▶ _Your task_
Answer these questions from the text on Australia's engagement with South Asia.
1. For how many years was the Sri Lankan port of Hambantota leased to China?
2. What amount of Australian aid did Nepal, Bangladesh, and Sri Lanka receive in 2014-15?
3. How many Australian Defense Force personnel visited Sri Lanka during Indo-Pacific Endeavor 2019?

Despite what some have described as Indian attempts to seek a grand bargain with China, Beijing has considerably increased its presence in what India considers to be its own backyard – particularly the Maldives, Sri Lanka, Nepal, and Bangladesh. Developments like the lease of the Sri Lankan port of Hambantota to China for 99 years, the Maldives’ huge Chinese debt bill, and Bangladesh’s reliance on Chinese military hardware have all made New Delhi increasingly nervous. In a worst-case scenario, India fears Chinese encirclement through a string of pearls strategy.
While India has in the past rebuffed attempts by U.S.-allied nations to play a bigger strategic role in South Asia, this is now changing. In September, India welcomed moves by the United States to enhance its defense cooperation with the Maldives – some seven years after rebuffing U.S. attempts to negotiate a status of forces agreement with the same country. India also expressed no opposition to Washington’s latest – somewhat clumsy – attempt to renegotiate its status of forces agreement with Sri Lanka.
Assuming Australia’s moves are made with adequate consultation, there is every reason to believe that New Delhi would welcome Australian efforts to act as a force multiplier. This will require a minor re-think of Australia’s foreign policy. South Asia, beyond India, is hardly mentioned at all in Australia’s 2017 Foreign Policy White Paper. Despite Australia’s professed Indo-Pacific mentality, July’s Strategic Defense Update defines Australia’s area of focus as “ranging from the north-eastern Indian Ocean” (i.e., excluding most of South Asia) to the “South West Pacific.” This is quite a narrow focus for a country that until recently was deploying significant naval assets to the Middle East.
There are some immediate steps that Australia can take to deepen its engagement with South Asia. To start with, Australia should reverse years of cuts to its South Asia aid budget. Nepal, Bangladesh, and Sri Lanka have seen their share of aid – worth a relatively modest A$200 million in 2014-15 – cut to just over A$100 million across 2020-21. Aid to the Maldives has never been more than A$10 million despite the county’s development challenges and strategic significance. As well as increasing aid substantially beyond 2014-15 levels, Australia should also work with India to help manufacture and dispense COVID-19 vaccines throughout South Asia. Partnering with India to help debt-distressed nations – the Maldives and Sri Lanka in particular – is also a potential avenue of cooperation.
Security is another obvious area of focus. Australia’s security relationships with Bangladesh and Sri Lanka are skin-deep and have mostly focused on low-hanging fruit areas like transnational crime, terrorism, and people smuggling. With the Maldives and – perhaps more justifiably, because of its landlocked status – Nepal, there is no significant security relationship to speak of.
Thankfully, at least with Sri Lanka, this was beginning to change. Indo-Pacific Endeavor 2019 – cancelled this year because of COVID-19 – saw over 1,000 Australian Defense Force personnel and four Royal Australian Navy ships visit Sri Lanka for the largest ever bilateral defense engagement. While the return to power in Sri Lanka of the more pro-China Rajapaksa clan may make replicating 2019 difficult, Australia should, at a minimum, explore extending next year’s Indo-Pacific Endeavor to include Bangladesh and the Maldives. Australia’s growing interoperability with India and the U.S. announcement of the re-creation of its First Fleet – which will have a large Indian Ocean focus – may also create other opportunities for collaboration with South Asian nations.
Better relations with India and a more favorable Indo-Pacific balance of power are not the only reasons to deepen Australia’s South Asia footprint. Deeper relationships with South Asia should also be seen as an inherent good if Australia is to fully embrace its geographically undeniable status as an Indian Ocean nation.
Henry Storey holds a master of international relations from Melbourne University. He was formerly at Foreign Brief and currently works as an analyst for a political risk consultancy in Melbourne.

▶ _Provided data_
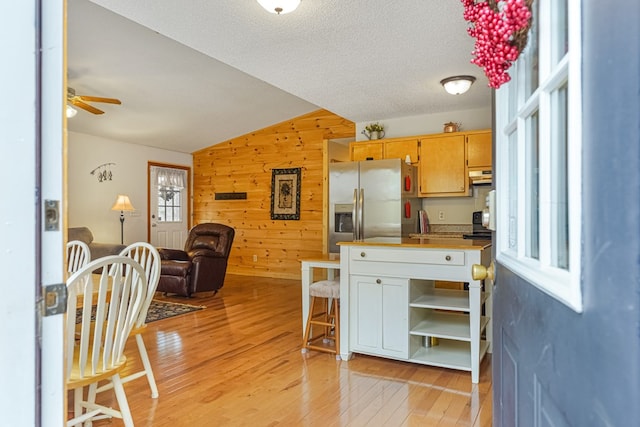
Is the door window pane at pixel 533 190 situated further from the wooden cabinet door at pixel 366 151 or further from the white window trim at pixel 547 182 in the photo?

▶ _Exercise output_
1. 99 years.
2. A$200 million.
3. Over 1,000.